Only five players broke par in the Volvo Masters and two Europeans, Sam Torrance and Lee Westwood, tied for second at one under with Wayne Westner, of South Africa, and Jose Coceres, of Argentina. Two of the leading players of European golf, meanwhile, remain more concerned with verbal combat and at Valderrama it concerns the 17th hole.
Montgomerie, who completed his fourth season as the leader of the money list with pounds 875,146, started the week by stating that the 17th was "a controversial hole last year, it hasn't been changed so it will be controversial again". Seve Ballesteros, the Ryder Cup captain, redesigned Robert Trent Jones's straightaway par-five by introducing features such as a pond in front of the green. "Colin is never happy," Seve responded. "The 17th is the most spectacular hole on this course."
Yesterday, Montgomerie's seven-iron second shot at the 511-yard hole came to a stop six feet onto the green, rested for a few moments, then slowly, but inevitably, rolled back into the water. Having chipped and putted for a par, Monty, in typical fashion, decided not to lay up when describing his feelings.
"It is the worst hole that we play all year," he fumed. "It is completely out of character with the rest of the course. There are 17 good holes and then that one. It's just hideous. It makes this course a lottery. What happened to a shot like mine could decide the Ryder Cup. I know who designed it. He may be the best golfer that ever lived, but he is no course designer."
For most of the players this week, it is the last time they play here. The Volvo Masters will not return after the Ryder Cup and Jaime Ortiz- Patino, the owner of Valderrama, is only open to offers of a "tournament for the best players in the world". Of the 17th, he said: "If Seve tells me that he wants to change it, then I will do it."
With his No 1 status secured, Montgomerie finished down the field in 29th place - as did Ian Woosnam, though both were well in front of Ballesteros. Bernhard Langer finished 16th to see his run of winning a tournament every year on tour since 1980 come to an end.
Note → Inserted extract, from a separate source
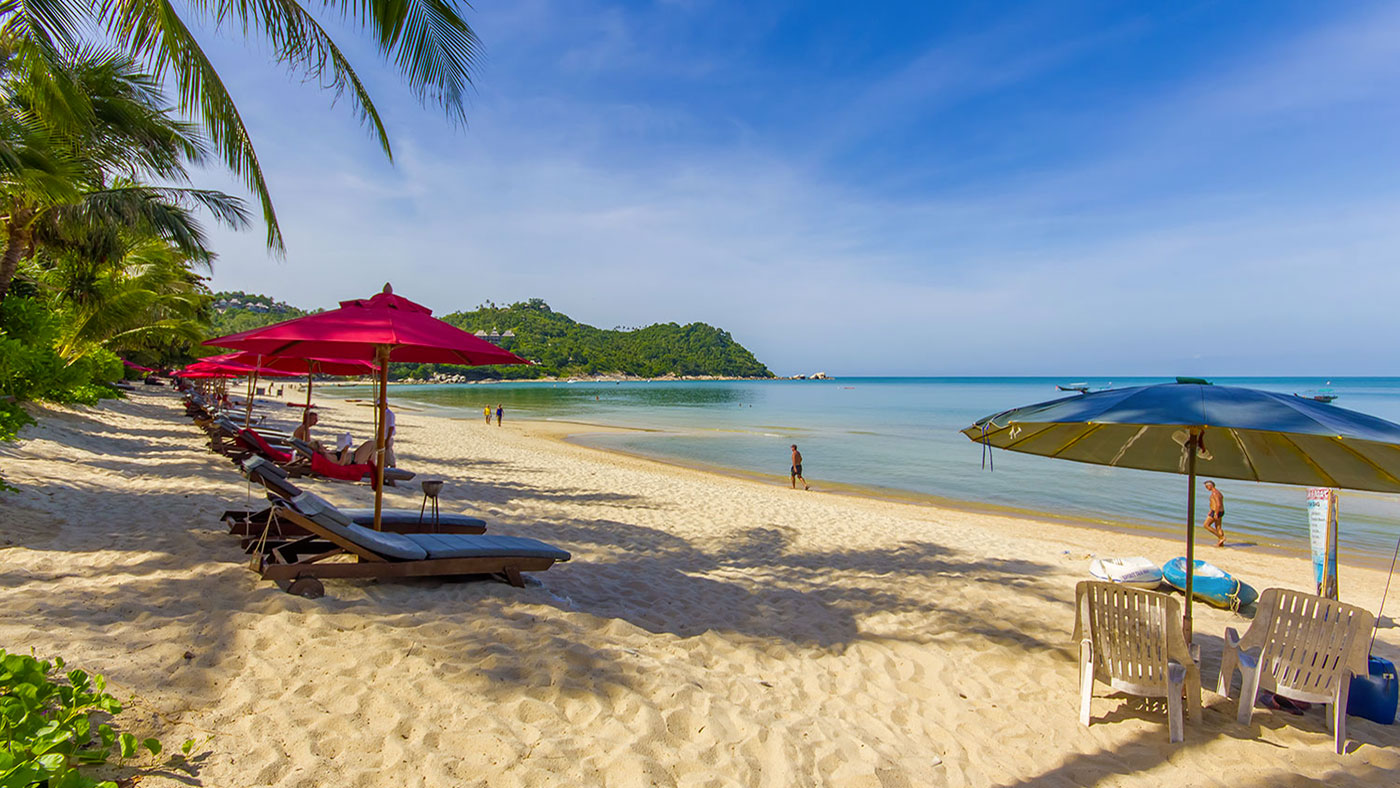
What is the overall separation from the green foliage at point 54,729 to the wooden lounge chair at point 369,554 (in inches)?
54.3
Of his ancestry, with the Ryder Cup in mind, McNulty said: "My mother's side is Scottish and my father's side is Irish but I am proud to be a Zimbabwean. You can't take the bush out of me."
McNulty, with his third win of the season, lifted himself into sixth spot on the money list (and a bonus of pounds 39,000) thanks to the first prize of pounds 150,000. It was thoroughly deserved with his only bogey of the weekend coming at the seventh yesterday with a rare poor drive. McNulty, 43, may not be the longest hitter in the game, but he is one of the straightest and that quality, plus a fine putting touch helped him to extend his four- shot overnight lead with a three-under-par 68.
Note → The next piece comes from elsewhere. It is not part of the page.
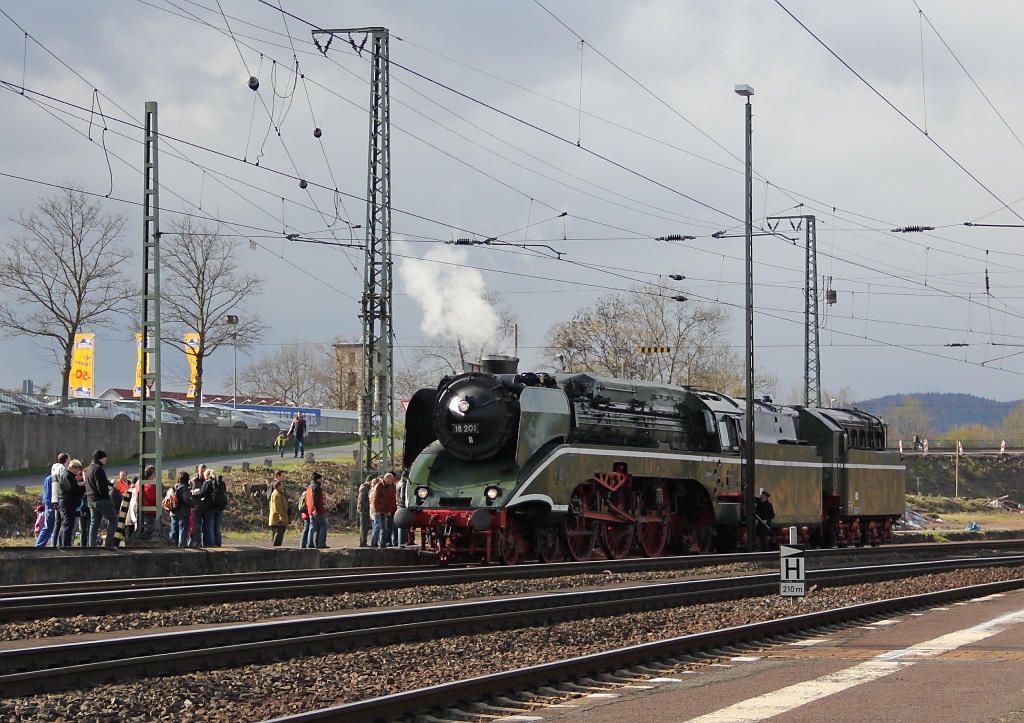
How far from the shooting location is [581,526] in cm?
2352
"In nine years of coming here, I always felt that I might be able to sneak a win," he said. "I was in a good frame of mind all week and my course management was good. This course can turn the top players into moaners and I understand that. If you are not in the perfect position, you are struggling to make par." Robert Allenby, long since returned to Melbourne, stayed in third place and so will receive his pounds 73,000 bonus.